* [WHAT THIS EXERCISE ASKS]:
1. According to the Father's Day essay, in what year did the writer's father pass away?
2. In the Father's Day essay, the writer names the things she desperately needed someone to do for her after her father's death. List them all.
3. Carry on the Father's Day essay, picking up after its final sentence.

* [PASSAGE SHOWN]:
# # #

Father’s Day Musings

Father’s Day is this Sunday. For some it is a day of celebration and joy. For others it is a day wrought with pain and despair. Many of us are stuck somewhere in the middle.

“When we honestly ask ourselves which person in our lives mean the most to us, we often find that it is those who, instead of giving advice, solutions, or cures, have chosen rather to share our pain and touch our wounds with a warm and tender hand. The friend who can be silent with us in a moment of despair or confusion, who can stay with us in an hour of grief and bereavement, who can tolerate not knowing, not curing, not healing and face with us the reality of our powerlessness, that is a friend who cares.” -H. Nouwen

When my father passed away in 2002, after a long battle with cancer, my boyfriend (now husband) quietly held me through my grief. He didn’t try to act as my therapist, like many of my well-meaning friends attempted to do. He didn’t try to “cheer me up” by buying me flowers or cards. He didn’t advise me to “take comfort in memories” or to “focus on the future”. He just held me and let me cry. And cry. And cry… Until I could cry no more and was emptied of the day’s grief, and the aching subsided enough to allow for stillness and sleep to seep in for a few precious hours. He did the things that I desperately needed someone to do for me but did not know how to articulate or ask for–to be present with me, to witness my pain, to allow my pain to exist without “fixing” it, and to calmly and quietly experience it with me. I spent an entire night crying in his arms, and it was possibly the best therapy I have ever received. I knew that he was the One. I knew then that I wanted to have a family with this man, that I wanted him to be the father of my children.

Last year on Father’s Day we were coping with the death of both of our cats, as well as the news that we had just lost a pregnancy. Father’s day is always hard for those of us who desperately want to be parents, but last year was the worst Father’s Day I have ever experienced. I was missing my own father and wishing he were here to hug me and love me through my pain. I was angry at the unfairness of a Universe that would tease us with the possibility of long-awaited parenthood and rip it out of our hands on the very weekend that fathers in North America were being given sloppy toddler kisses and handmade cards in the shape of ties. Up until this point, I had been coping with my childlessness every year by celebrating “Cat Mother’s Day” and “Cat Father’s Day”, including exchanging cards, insisting that we were, indeed, parents in our own right who deserved to feel loved and celebrated on days that make many couples feel “less than”. My trademarked powers of positive thinking, gratitude and silver linings were depleted. I was spent. Empty. Adrift. Hallmark has yet to create a card for that.

# # #

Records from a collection
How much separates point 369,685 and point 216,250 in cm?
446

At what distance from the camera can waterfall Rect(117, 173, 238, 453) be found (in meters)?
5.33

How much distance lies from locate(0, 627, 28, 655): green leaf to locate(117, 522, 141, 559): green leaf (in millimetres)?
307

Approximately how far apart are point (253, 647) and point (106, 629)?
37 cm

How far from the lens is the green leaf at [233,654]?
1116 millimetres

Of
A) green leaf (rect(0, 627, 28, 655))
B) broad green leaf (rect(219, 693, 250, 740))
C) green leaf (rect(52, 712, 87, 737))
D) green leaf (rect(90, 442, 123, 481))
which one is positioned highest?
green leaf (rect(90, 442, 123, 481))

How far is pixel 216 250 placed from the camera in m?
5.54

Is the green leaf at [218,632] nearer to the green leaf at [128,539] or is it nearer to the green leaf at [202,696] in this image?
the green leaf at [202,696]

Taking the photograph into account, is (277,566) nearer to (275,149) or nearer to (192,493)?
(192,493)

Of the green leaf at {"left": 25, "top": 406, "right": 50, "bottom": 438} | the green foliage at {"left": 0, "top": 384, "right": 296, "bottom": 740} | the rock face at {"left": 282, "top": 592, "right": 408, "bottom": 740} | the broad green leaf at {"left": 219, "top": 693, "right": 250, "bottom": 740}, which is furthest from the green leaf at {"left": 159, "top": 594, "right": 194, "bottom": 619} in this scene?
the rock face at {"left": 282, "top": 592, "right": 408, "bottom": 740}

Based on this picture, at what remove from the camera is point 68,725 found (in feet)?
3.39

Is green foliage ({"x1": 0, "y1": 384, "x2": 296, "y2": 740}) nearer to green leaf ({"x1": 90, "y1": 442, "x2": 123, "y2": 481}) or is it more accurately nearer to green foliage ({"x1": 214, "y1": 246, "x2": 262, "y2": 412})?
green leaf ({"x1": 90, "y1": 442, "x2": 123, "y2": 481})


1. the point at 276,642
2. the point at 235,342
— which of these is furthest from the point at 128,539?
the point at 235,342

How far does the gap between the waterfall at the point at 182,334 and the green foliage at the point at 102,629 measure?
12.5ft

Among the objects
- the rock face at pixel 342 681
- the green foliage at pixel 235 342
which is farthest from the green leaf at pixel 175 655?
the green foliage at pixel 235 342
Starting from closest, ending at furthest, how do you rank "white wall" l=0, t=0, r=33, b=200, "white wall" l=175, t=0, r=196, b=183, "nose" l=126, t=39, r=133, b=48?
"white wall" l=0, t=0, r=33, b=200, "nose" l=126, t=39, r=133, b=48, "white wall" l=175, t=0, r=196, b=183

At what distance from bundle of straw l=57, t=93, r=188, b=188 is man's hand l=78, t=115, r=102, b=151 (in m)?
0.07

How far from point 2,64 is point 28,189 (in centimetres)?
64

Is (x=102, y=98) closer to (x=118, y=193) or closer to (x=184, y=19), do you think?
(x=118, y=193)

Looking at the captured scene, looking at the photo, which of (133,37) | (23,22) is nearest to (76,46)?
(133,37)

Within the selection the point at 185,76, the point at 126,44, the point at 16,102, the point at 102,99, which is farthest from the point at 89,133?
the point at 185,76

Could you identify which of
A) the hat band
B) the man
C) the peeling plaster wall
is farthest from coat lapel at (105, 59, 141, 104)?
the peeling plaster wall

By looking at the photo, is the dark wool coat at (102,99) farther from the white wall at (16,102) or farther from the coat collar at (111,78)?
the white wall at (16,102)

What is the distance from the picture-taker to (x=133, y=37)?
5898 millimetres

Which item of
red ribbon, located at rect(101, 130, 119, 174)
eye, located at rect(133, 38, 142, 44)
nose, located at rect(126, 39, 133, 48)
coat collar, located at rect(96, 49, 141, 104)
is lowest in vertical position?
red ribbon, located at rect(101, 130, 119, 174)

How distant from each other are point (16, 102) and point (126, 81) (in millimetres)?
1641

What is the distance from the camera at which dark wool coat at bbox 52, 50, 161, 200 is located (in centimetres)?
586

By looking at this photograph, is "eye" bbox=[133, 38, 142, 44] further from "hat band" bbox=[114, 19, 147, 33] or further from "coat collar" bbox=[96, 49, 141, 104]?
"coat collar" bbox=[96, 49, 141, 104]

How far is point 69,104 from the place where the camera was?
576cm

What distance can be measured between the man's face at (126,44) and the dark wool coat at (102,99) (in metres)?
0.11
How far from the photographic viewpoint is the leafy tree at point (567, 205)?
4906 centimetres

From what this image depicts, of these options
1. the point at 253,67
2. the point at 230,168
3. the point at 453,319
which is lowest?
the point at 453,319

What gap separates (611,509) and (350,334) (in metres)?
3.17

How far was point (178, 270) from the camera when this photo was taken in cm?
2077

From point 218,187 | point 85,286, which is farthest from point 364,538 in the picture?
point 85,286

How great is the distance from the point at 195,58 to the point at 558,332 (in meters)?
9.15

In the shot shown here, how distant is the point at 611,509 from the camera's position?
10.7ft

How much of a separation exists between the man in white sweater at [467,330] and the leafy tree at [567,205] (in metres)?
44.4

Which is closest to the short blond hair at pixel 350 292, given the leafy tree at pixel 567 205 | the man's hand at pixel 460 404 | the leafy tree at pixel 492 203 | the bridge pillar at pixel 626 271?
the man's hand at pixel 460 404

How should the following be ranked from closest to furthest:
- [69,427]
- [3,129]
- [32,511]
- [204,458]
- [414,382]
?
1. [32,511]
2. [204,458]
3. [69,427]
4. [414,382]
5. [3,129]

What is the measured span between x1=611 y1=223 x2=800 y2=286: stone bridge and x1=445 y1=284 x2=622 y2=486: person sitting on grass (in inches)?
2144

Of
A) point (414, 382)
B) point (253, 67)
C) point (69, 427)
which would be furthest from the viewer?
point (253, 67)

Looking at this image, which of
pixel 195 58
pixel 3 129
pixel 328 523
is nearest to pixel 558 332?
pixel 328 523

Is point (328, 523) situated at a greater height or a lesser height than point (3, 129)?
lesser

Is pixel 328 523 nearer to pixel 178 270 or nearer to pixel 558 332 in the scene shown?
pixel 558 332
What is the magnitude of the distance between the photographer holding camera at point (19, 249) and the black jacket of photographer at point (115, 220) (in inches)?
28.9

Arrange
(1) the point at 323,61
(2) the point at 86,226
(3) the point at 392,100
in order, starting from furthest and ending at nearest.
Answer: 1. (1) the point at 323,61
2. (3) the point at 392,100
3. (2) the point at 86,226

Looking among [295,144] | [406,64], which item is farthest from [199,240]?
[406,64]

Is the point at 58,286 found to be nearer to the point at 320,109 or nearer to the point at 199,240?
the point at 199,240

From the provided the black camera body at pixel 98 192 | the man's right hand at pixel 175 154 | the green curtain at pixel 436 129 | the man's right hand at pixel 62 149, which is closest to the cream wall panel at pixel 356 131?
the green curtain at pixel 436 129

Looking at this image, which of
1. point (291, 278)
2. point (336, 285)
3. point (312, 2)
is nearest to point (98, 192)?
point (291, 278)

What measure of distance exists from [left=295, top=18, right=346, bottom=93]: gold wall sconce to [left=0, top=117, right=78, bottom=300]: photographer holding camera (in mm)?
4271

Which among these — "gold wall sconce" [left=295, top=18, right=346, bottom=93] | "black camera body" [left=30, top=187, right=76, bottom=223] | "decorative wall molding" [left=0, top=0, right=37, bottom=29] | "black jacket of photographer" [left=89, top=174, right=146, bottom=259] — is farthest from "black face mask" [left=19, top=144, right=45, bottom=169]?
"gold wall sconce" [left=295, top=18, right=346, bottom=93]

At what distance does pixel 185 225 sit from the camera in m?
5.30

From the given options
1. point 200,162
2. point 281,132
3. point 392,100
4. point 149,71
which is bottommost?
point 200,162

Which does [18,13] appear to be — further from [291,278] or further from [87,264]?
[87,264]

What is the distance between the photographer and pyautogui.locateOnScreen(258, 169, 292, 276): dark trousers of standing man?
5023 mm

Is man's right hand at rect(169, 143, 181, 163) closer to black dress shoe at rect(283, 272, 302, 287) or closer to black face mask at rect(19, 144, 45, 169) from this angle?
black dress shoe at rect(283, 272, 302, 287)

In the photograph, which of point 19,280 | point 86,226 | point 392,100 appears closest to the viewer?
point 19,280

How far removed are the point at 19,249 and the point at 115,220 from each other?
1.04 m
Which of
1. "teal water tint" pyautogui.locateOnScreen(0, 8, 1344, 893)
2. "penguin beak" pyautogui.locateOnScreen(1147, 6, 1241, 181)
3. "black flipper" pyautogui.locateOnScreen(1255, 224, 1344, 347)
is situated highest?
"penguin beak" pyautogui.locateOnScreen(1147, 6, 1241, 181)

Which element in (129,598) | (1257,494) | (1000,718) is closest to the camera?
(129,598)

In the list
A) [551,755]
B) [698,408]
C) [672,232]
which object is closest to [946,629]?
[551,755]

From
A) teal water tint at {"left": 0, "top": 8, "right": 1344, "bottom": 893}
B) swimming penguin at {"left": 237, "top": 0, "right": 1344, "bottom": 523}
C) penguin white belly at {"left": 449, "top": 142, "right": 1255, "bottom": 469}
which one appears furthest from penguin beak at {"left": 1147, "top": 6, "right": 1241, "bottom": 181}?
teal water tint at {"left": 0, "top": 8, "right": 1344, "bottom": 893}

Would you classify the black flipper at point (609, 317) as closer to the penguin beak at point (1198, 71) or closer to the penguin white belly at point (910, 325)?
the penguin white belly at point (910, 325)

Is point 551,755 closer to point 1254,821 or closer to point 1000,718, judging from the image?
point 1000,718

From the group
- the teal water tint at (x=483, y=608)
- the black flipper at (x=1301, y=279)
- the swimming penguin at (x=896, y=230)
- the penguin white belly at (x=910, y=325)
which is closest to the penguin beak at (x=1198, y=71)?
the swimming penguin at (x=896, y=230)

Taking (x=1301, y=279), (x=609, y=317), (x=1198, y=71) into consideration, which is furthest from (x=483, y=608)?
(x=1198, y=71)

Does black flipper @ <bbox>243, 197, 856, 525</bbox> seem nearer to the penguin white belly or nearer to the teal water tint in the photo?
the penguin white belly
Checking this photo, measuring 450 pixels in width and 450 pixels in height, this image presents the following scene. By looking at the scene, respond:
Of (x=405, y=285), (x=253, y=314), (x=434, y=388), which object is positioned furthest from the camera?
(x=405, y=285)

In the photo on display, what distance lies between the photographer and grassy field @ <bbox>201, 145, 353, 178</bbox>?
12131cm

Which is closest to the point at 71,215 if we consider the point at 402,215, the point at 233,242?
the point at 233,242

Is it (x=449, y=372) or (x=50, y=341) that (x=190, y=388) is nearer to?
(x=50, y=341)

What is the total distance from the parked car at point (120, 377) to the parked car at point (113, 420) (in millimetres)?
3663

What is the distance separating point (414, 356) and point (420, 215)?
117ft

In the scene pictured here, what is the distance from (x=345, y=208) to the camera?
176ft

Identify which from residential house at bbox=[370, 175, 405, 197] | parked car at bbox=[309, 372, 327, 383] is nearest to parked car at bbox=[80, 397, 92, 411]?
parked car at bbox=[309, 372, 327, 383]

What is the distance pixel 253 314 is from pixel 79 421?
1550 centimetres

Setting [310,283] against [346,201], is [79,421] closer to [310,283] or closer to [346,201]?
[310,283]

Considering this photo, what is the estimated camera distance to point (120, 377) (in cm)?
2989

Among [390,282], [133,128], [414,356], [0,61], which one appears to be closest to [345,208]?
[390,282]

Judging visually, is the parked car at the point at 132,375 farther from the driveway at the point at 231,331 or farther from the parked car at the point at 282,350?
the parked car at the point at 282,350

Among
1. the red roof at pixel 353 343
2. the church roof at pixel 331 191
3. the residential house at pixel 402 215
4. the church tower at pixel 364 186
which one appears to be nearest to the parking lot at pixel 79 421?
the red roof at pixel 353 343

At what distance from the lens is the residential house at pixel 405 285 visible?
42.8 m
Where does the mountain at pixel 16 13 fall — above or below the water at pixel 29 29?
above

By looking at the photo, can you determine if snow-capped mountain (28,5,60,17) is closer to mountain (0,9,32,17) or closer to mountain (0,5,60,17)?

# # #

* [TASK RESPONSES]:
1. 2002

2.
- To be present with her
- To witness her pain
- To allow her pain to exist without "fixing" it
- To calmly and quietly experience it with her

3.
I know that this weekend will bring up some tough feelings for many people. Perhaps you have lost a child or lost a father. Perhaps your father abandoned or hurt you. Perhaps the father of your children has passed away, or has disappointed, hurt, or left you. Perhaps you wanted to be a father but life has not worked out in a way that satisfied your heart’s desire. Perhaps the very sight of a Father’s Day card makes your stomach churn.

I will always have a daddy-shaped hole in my heart. I’m hurting over the loss of my own father and my daughter’s loss of ever knowing a biological grandfather, but I am so blessed and overjoyed to finally no longer be aching over the loss of the dream of seeing my husband holding a child of his own. This is the very meaning of the word bittersweet.

To those still in the trenches of the pursuit of parenthood, I salute you for your courage and determination and wish you strength and hope on the journey, wherever it leads you.

To those mourning the loss of a father or a child, I send hugs and comfort, knowing that no words will ever be enough.

To those embroiled in anger and confusion, I wish some moments of peace and clarity as you navigate your way through this emotionally charged weekend and the days and years ahead.

To my husband on his first Father’s Day: Thank you for the gift of seeing you raise our beautiful miracle baby. Thank you for showing me what a wonderfully patient and loving daddy you would be long before we had a child of our own. Thank you for your strength, love, and perseverance during the past several years of this journey. It was worth it. All of it.